Mobile Baykeeper has joined eight conservation groups across the state in a petition urging Alabama’s Environmental Management Commission to clarify and expand the way the residents are notified about sewage spills and overflows.

Along with Baykeeper, the petition was submitted by the Alabama Rivers Alliance, Black Warrior Riverkeeper, Cahaba Riverkeeper, Choctawhatchee Riverkeeper, Coosa Riverkeeper, Friends of Hurricane Creek, Little River Waterkeeper and Tennessee Riverkeeper.

The push for a better notification system follows a year that saw several incidents related to sewage overflow, including one in Northport that resulted in 4 million gallons of sewage flowing into the Black Warrior River last July.

However, the gaggle of environmental organizations claim the overflow in Northport wasn’t effectively broadcast to the public, especially given the fact it affected a popular waterway just before a Fourth of July holiday weekend — leaving many unknowingly exposed to sewage.

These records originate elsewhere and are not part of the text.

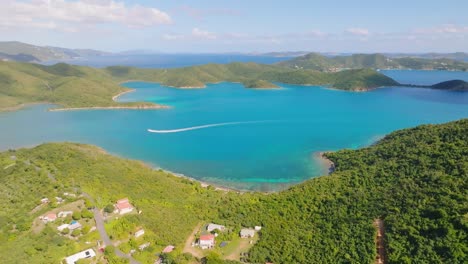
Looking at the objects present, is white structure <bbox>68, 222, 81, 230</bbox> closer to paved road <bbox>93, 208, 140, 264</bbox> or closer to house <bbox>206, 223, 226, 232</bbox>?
paved road <bbox>93, 208, 140, 264</bbox>

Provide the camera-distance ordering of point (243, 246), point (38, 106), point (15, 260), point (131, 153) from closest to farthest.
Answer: point (15, 260) → point (243, 246) → point (131, 153) → point (38, 106)

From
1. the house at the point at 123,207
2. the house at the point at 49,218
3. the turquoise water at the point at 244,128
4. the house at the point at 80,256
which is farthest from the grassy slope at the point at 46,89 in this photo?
the house at the point at 80,256

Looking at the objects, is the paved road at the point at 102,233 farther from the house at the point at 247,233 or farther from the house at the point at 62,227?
the house at the point at 247,233

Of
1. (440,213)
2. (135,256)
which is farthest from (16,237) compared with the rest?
(440,213)

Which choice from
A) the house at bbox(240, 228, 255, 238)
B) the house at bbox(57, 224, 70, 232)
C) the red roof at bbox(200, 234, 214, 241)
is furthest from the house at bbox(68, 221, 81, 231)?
the house at bbox(240, 228, 255, 238)

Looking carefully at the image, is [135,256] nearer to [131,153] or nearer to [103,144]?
[131,153]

“Other than Northport’s lightly followed Facebook page, there was no public notification of the large-scale spill into the river nor was there anyone staffing the city’s 24-hour emergency hotline who could tell the public about the spill or its consequences to public health,” Baykeeper said in its press release Wednesday.

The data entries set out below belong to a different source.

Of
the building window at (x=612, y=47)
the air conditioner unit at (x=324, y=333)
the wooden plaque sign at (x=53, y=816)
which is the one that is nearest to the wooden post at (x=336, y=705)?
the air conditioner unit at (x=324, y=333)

A man overflows near Three Mile Creek in Mobile County. (Mobile Baykeeper)

Though Northport’s spill gained more attention, Mobile Bay saw its own sewage spills and overflows last year, and has already recorded two so far in 2017.

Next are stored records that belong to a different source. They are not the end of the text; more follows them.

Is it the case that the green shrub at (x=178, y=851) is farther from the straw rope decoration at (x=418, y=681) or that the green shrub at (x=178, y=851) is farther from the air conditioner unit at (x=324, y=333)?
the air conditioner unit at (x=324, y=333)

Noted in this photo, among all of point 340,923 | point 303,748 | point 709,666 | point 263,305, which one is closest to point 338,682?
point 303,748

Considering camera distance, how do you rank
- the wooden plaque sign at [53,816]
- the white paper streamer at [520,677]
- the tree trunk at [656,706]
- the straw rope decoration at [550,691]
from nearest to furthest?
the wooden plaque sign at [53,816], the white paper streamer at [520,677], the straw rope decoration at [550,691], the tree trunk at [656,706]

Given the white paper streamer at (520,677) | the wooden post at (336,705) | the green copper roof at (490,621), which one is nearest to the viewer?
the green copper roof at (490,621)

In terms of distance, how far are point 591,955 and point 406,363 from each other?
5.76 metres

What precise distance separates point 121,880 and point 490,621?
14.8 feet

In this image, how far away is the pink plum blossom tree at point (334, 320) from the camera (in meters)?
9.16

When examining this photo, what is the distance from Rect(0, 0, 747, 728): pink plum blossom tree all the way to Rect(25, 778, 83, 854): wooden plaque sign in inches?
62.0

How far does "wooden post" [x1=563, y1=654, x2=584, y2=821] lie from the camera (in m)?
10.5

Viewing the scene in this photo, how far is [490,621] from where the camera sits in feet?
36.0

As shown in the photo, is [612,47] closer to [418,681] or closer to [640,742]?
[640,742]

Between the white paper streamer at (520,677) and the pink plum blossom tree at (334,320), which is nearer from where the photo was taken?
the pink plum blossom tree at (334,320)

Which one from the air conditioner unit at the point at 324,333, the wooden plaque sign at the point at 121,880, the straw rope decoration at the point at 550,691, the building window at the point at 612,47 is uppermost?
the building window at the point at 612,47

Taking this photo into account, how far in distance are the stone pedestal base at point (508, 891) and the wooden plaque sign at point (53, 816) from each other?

Lift stations in Robertsdale and Daphne recorded overflows after heavy rainfall in early January — sending between 10,000 and 100,000 gallons of sewage into Rock Creek and Yancey Branch, respectively.

Then in February, approximately 200,000 gallons of sewage being discharged into D’Olive Creek after a rented bypass failed in Daphne. In both instances, the Baldwin County Health Department urged residents to “exercise caution if using [those] bodies of water for recreational purposes” and to “thoroughly cook any fish or seafood” caught in those areas.

Both incidents were also picked up by at least some local media outlets due, at least in part, to those public notices. However, the environmental groups that signed Wednesday’s petition believe more needs to be done to get that type information to more people faster.

They’re arguing that citizens have “a fundamental right to know” when waterways are unsafe for swimming, fishing and other recreation so “they can protect themselves and their families from serious consequences.”

Baykeeper Executive Director Casi Callaway said all wastewater treatment facilities in Alabama are required to notify the public “immediately” after any sewage spill is detected. However, she also said there aren’t currently regulations that clarify exactly what that means, which can cause citizens in many cases to be unaware a spill has occurred at all.

A man overflows near Dog River in Mobile County. (Mobile Baykeeper)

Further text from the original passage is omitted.